→ Task item:
Your task is to reproduce, exactly and only, the lines running from the line containing "order: Artiodactyla" to the end of the data below, both included.

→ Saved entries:
Start of Block

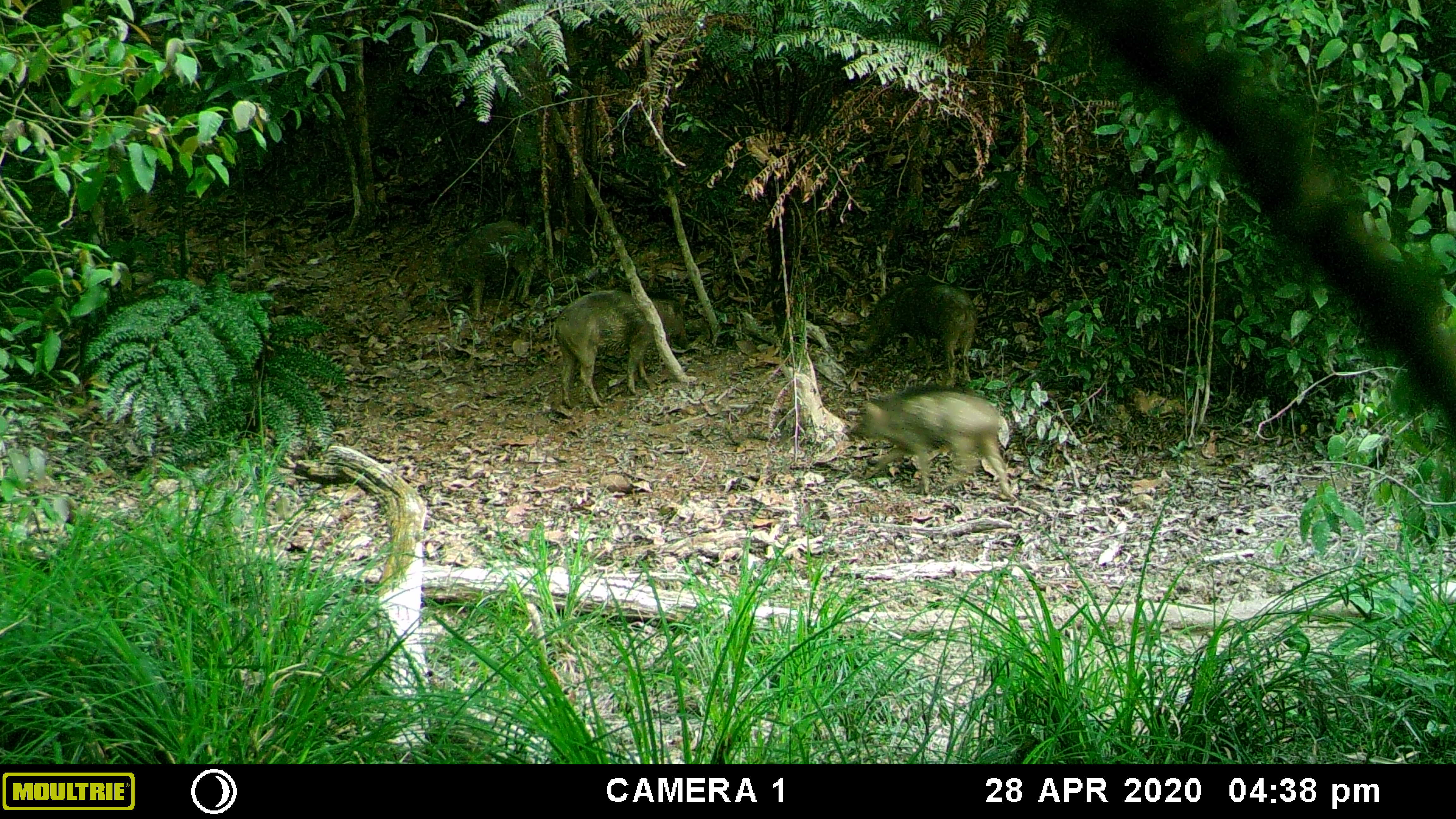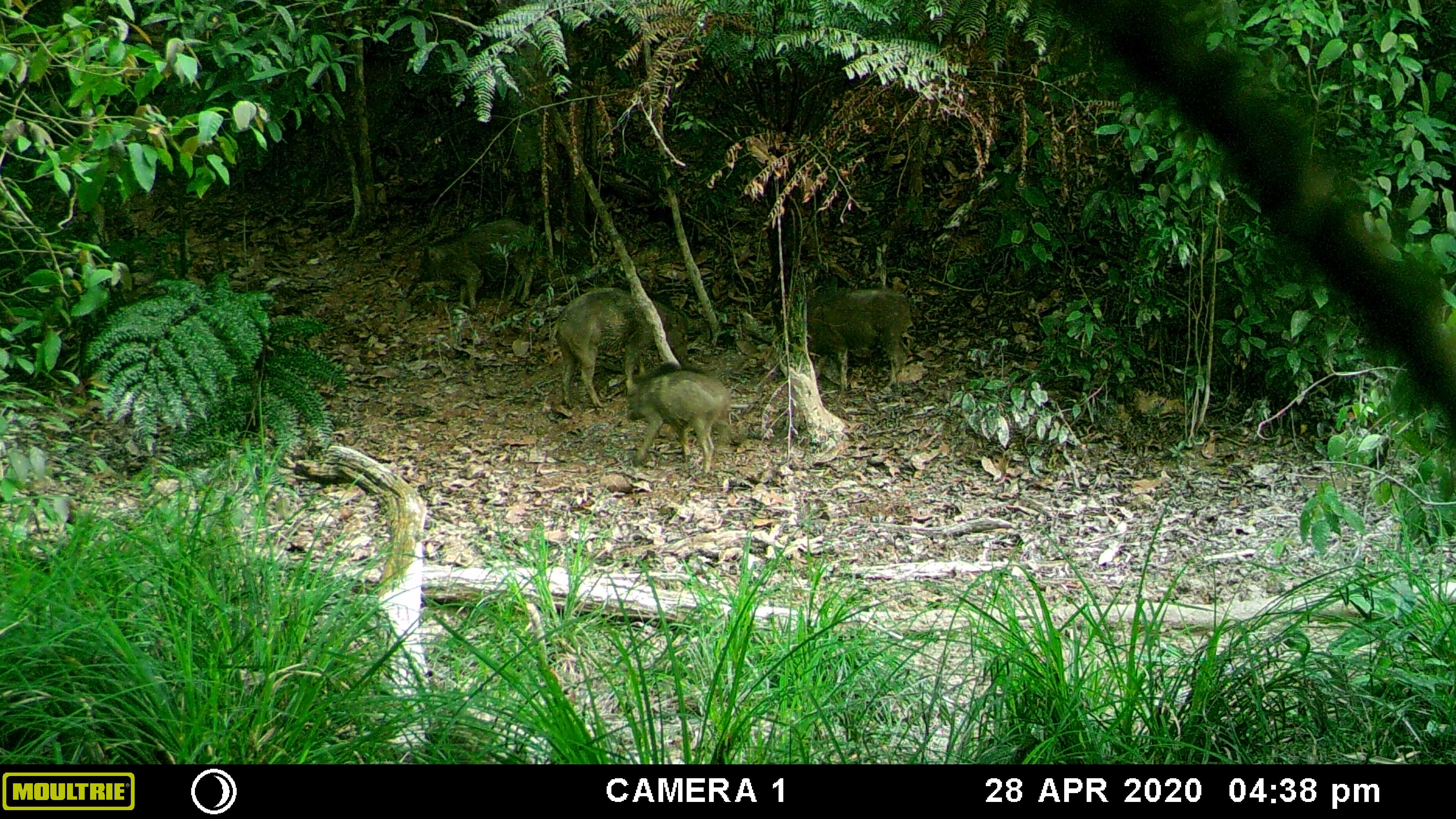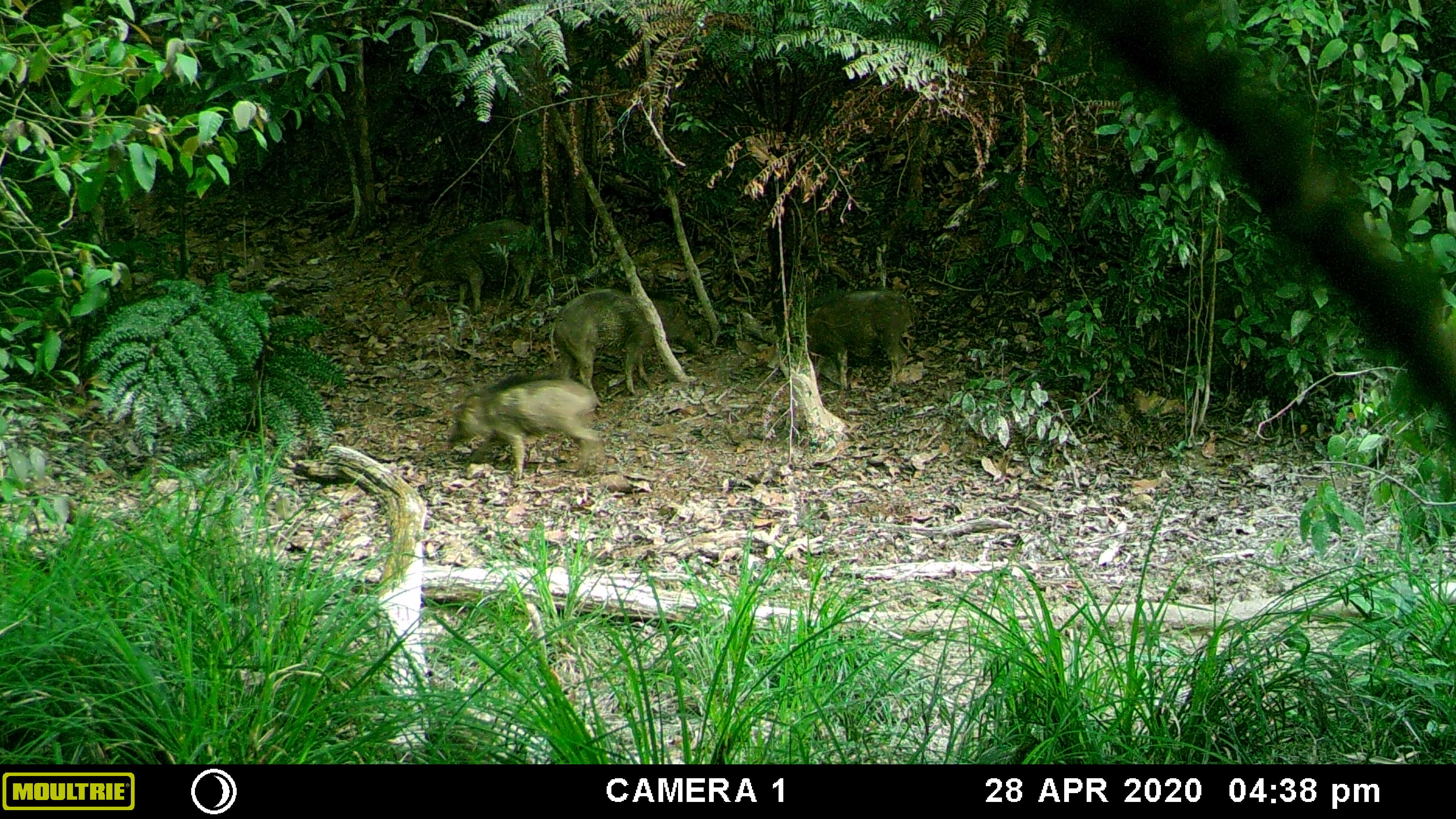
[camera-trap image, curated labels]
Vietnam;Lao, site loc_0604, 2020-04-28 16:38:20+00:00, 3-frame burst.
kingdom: Animalia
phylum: Chordata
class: Mammalia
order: Artiodactyla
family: Suidae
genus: Sus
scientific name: Sus scrofa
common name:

End of Block

→ Answer to this problem:
order: Artiodactyla
family: Suidae
genus: Sus
scientific name: Sus scrofa
common name:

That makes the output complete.